Abstract

The current study investigates phonetic imitation of multiple acoustic features of pre-nasal /æ/ in California English. There is a great deal of cross-speaker heterogeneity: Many speakers show a raised /æN/ variant, in tandem with a backing and lowering of /æC/ (i.e., “split” short-a nasal system). This innovative split can also be realized with enhanced coarticulatory acoustic features on the pre-nasal allophone, namely extensive vowel nasality and increased diphthongization over the vowel duration. The present study compares phonetic imitation of three model talkers who produce distinct pre-nasal /æ/ variants: 1) a non-split talker who also does not produce enhanced nasal coarticulation and diphthongization, 2) a talker who produced the split, with a raised pre-nasal /æ/, but does not produce enhanced nasal coarticulation and diphthongization, and 3) a talker who produces both a pre-nasal /æ/ that is both raised and hyper-nasalized and heavily diphthongized.

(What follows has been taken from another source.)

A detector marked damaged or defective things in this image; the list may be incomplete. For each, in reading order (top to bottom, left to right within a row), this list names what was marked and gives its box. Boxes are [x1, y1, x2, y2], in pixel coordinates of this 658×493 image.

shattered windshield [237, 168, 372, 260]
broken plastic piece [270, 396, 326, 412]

Participants who shadowed these model talkers could also be categorized as being advanced or conservative in their baseline productions. Results show that imitators who were more advanced in the sound change were more likely to imitate both vowel positioning and nasalization patterns of the conservative model talkers. Only diphthongization patterns of the most advanced model talker were imitated by the advanced participants. The results are discussed in terms of the multidimensionality of phonological contrast, theoretical proposals about phonetic imitation, and models of sound change and propagation.